Task> Copy out each line of the data below word for word, leaving out the pictures.
==== Record extracts
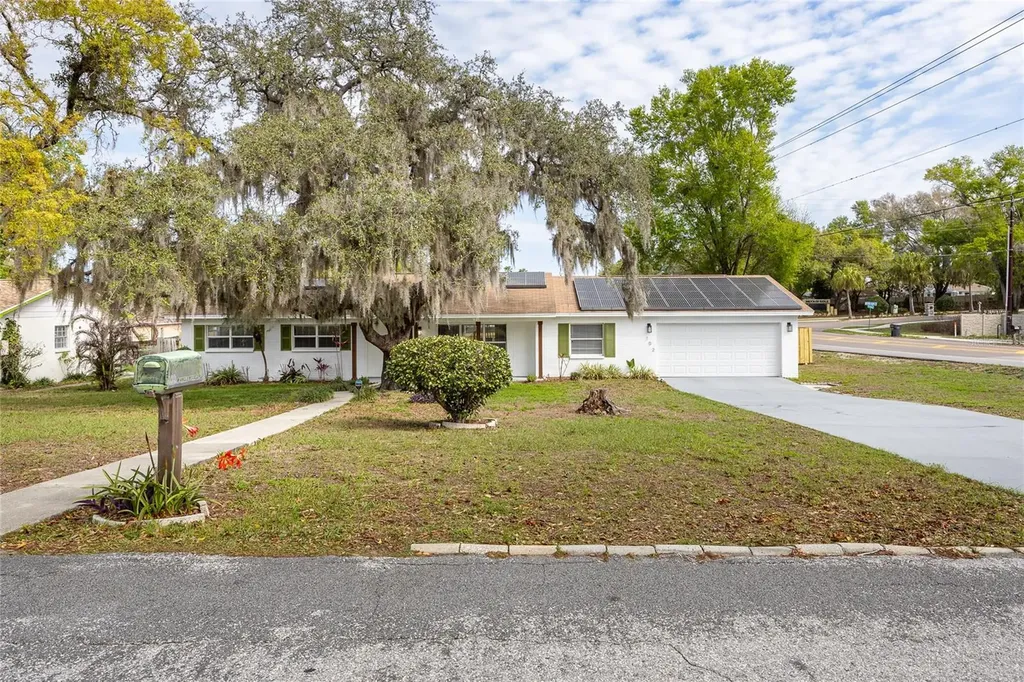 102 W Anglewood Drive Brandon FL 33511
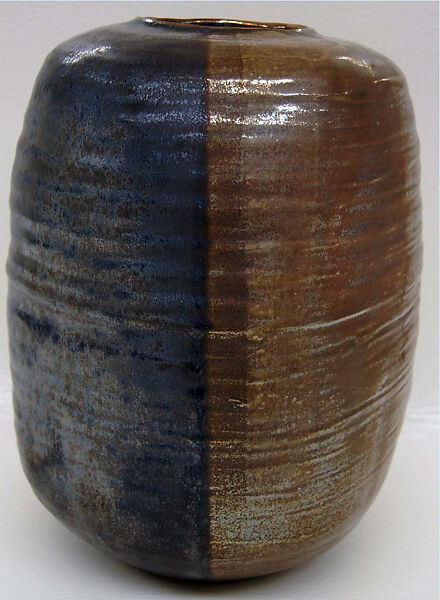 Ovoid Vessel, Kamada Kōji (Japanese, born 1948), Stoneware with tenmoku glazes in black and brown, Japan 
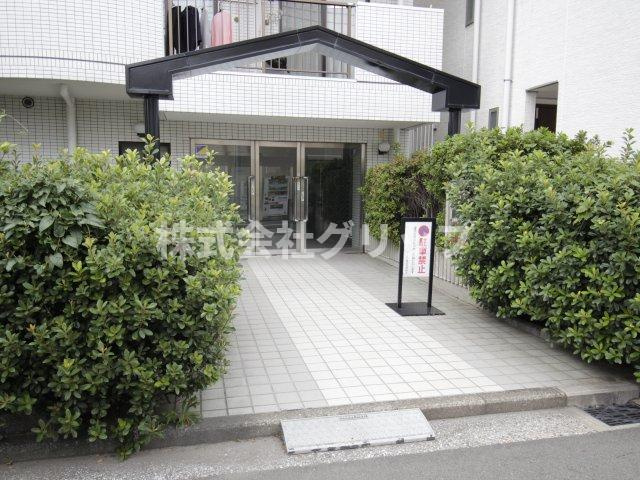 シーガル鶴見のエントランス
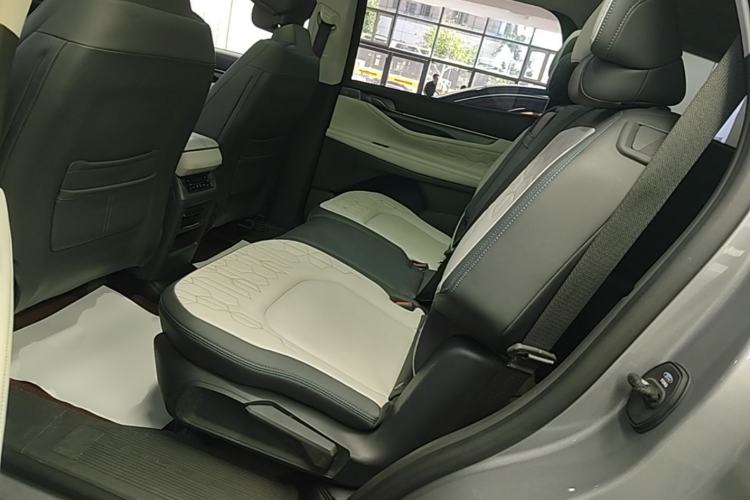 Used Ford Edge 2023 Ford Explorer L 2.0T EcoBoost Two-Wheel Drive 7-Seater Luxury Model Left Rear Seat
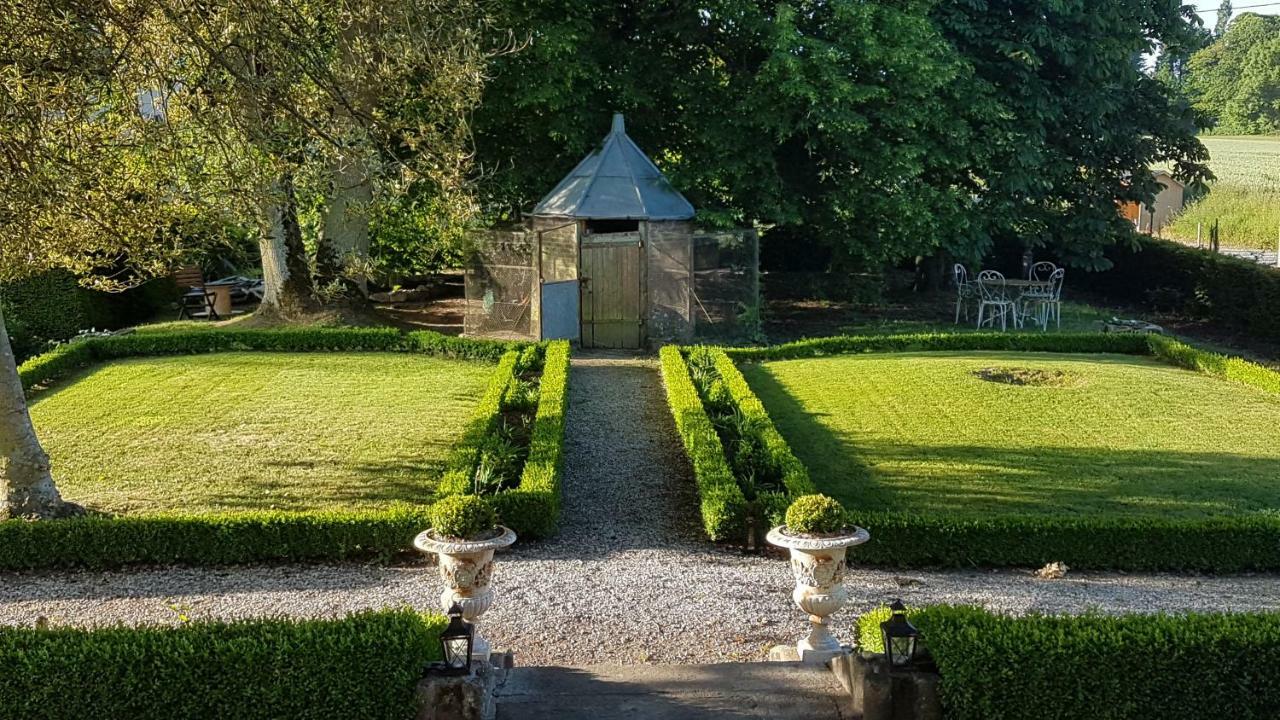 Le Manoir De La Bigotiere Bed and Breakfast Pleslin-Trigavou Buitenkant foto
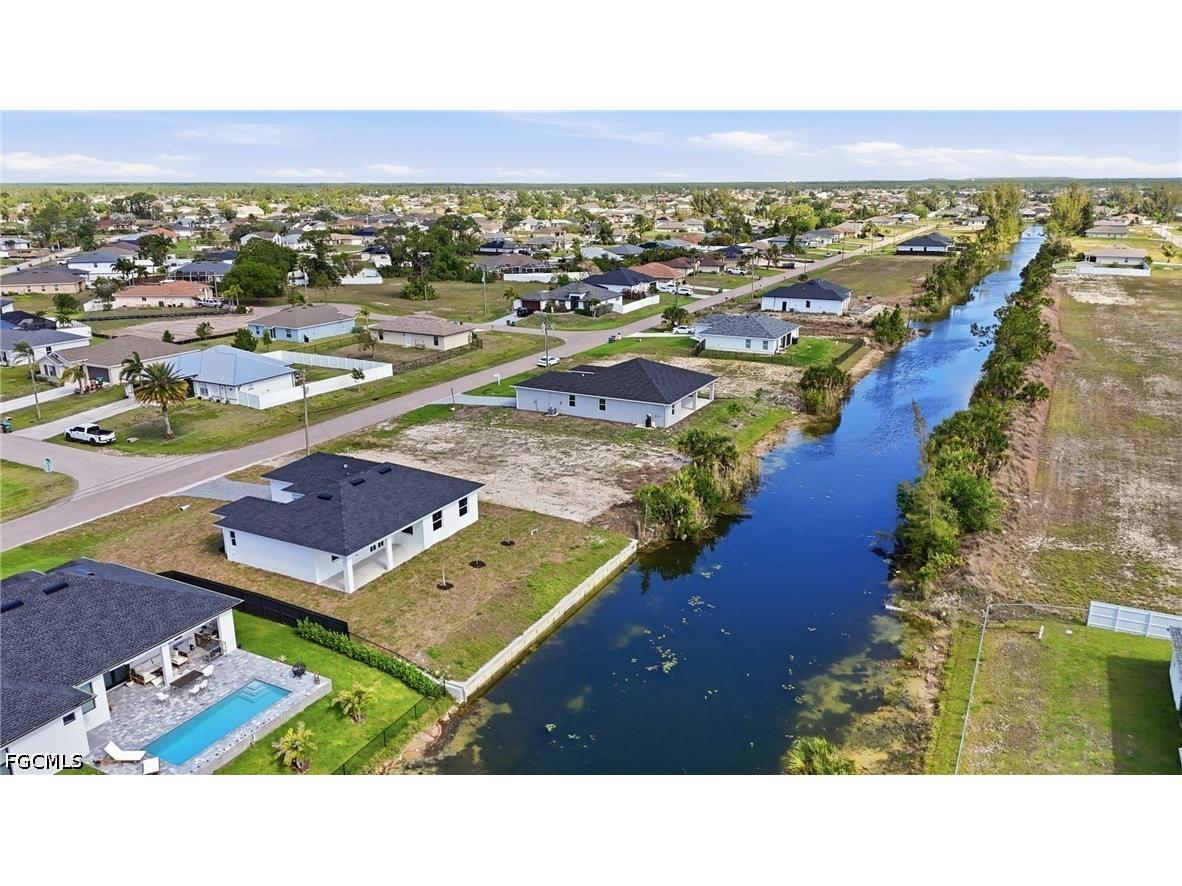 3425 NE 14th Place Cape Coral FL 33909 2026017238 image31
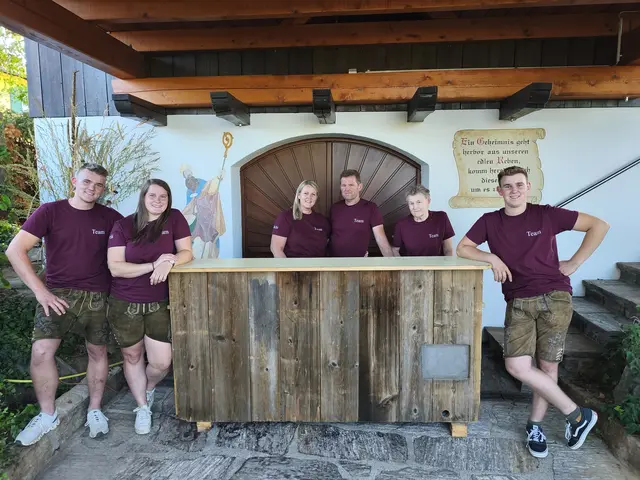 Die Familie Schuiki, von links: Florian, Felicitas, Michaela, Karl, Sophie und Stefan bedanken sich bei allen Besuchern ihres Hoffestes.  | Foto: Günther Koch 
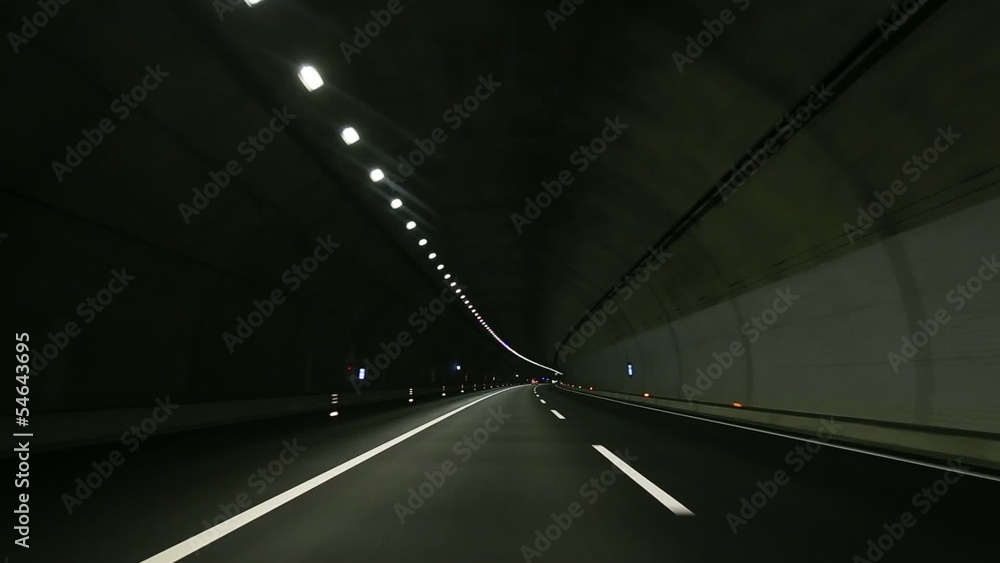 トンネル内を走行中の風景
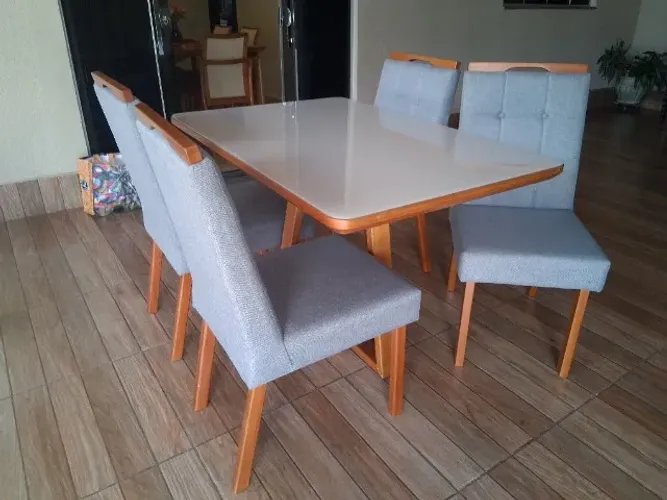 Mesa jantar  4 lugares 100% madeira 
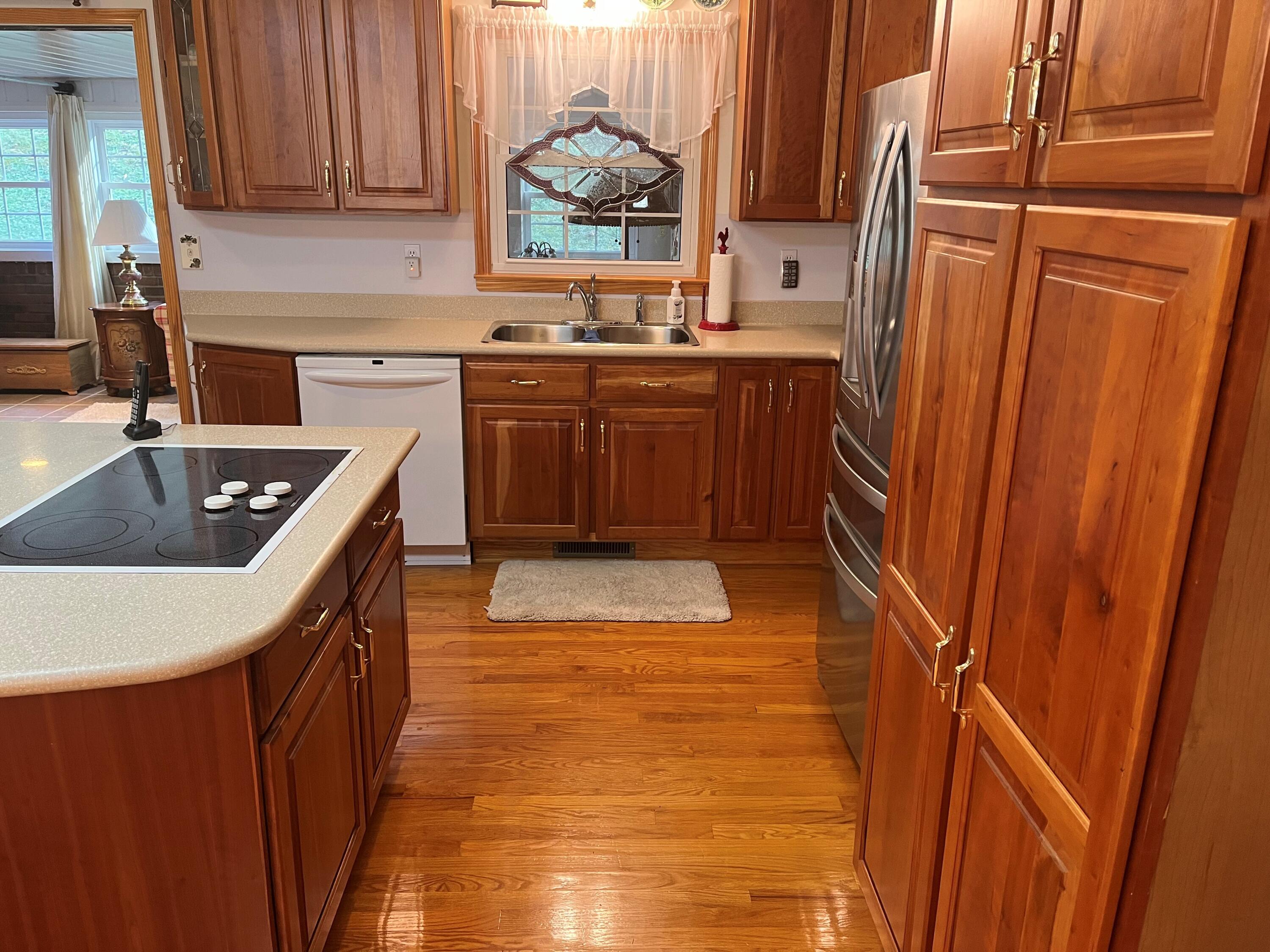 245 Long Hollow Road Elizabethton, TN 37643 - Photo 9 of 36 245 lh28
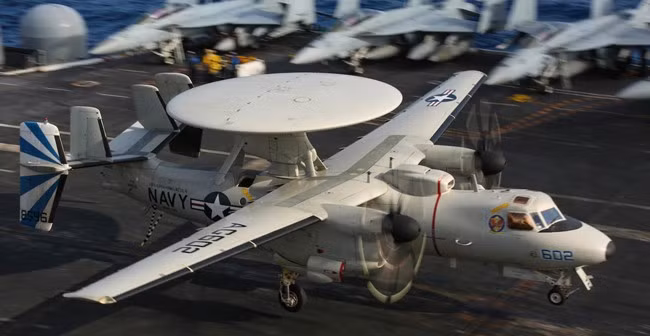 Hệ thống này tích hợp radar và máy bay chỉ huy kiểm soát trên không (AWACS) của tàu sân bay như E-2D Hawkeye, vào một hệ thống chỉ huy và kiểm soát duy nhất: dữ liệu được truyền đi tức thì, mục tiêu được phát hiện từ ngoài đường chân trời, và hệ thống thông tin tác chiến Aegis của tàu nhận và truyền dữ liệu.
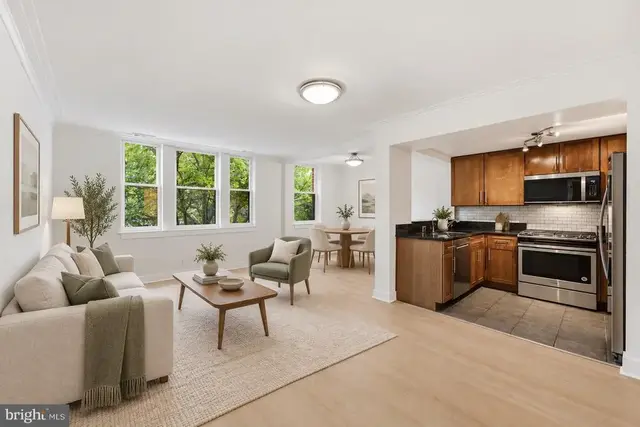 14 S St Ne #302, Washington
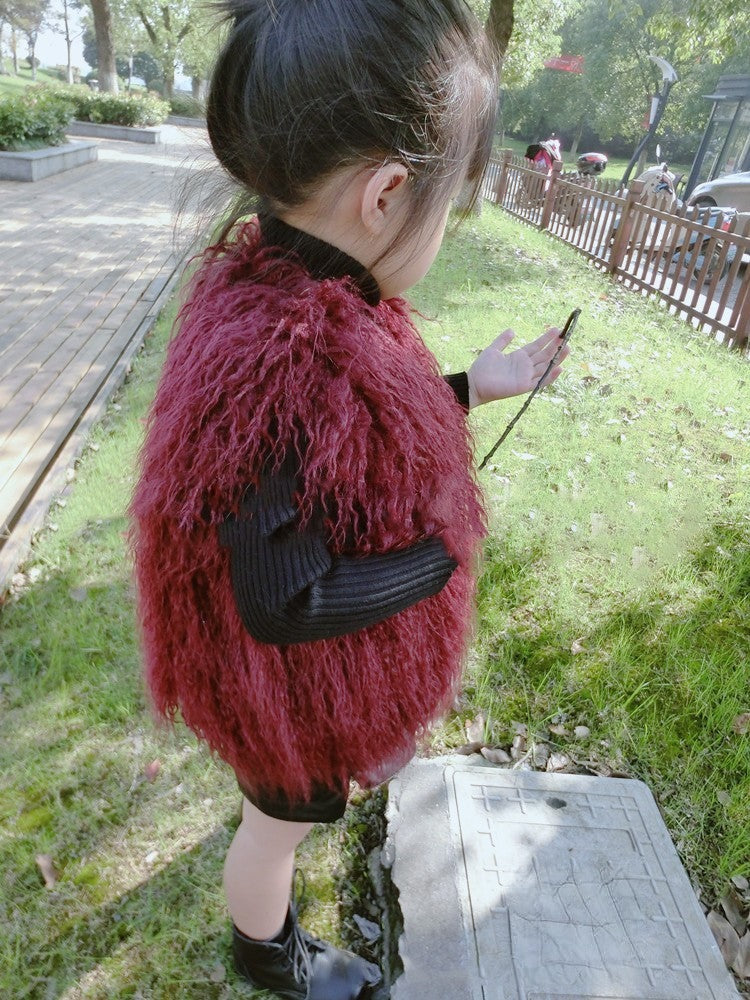Smanicato pelliccia bimba Saira indossato sopra maglione — Dream Shop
========
Response box>
 102 W Anglewood Drive Brandon FL 33511
 Ovoid Vessel, Kamada Kōji (Japanese, born 1948), Stoneware with tenmoku glazes in black and brown, Japan 
 シーガル鶴見のエントランス
 Used Ford Edge 2023 Ford Explorer L 2.0T EcoBoost Two-Wheel Drive 7-Seater Luxury Model Left Rear Seat
 Le Manoir De La Bigotiere Bed and Breakfast Pleslin-Trigavou Buitenkant foto
 3425 NE 14th Place Cape Coral FL 33909 2026017238 image31
 Die Familie Schuiki, von links: Florian, Felicitas, Michaela, Karl, Sophie und Stefan bedanken sich bei allen Besuchern ihres Hoffestes.  | Foto: Günther Koch 
 トンネル内を走行中の風景
 Mesa jantar  4 lugares 100% madeira 
 245 Long Hollow Road Elizabethton, TN 37643 - Photo 9 of 36 245 lh28
 Hệ thống này tích hợp radar và máy bay chỉ huy kiểm soát trên không (AWACS) của tàu sân bay như E-2D Hawkeye, vào một hệ thống chỉ huy và kiểm soát duy nhất: dữ liệu được truyền đi tức thì, mục tiêu được phát hiện từ ngoài đường chân trời, và hệ thống thông tin tác chiến Aegis của tàu nhận và truyền dữ liệu.
 14 S St Ne #302, Washington
Smanicato pelliccia bimba Saira indossato sopra maglione — Dream Shop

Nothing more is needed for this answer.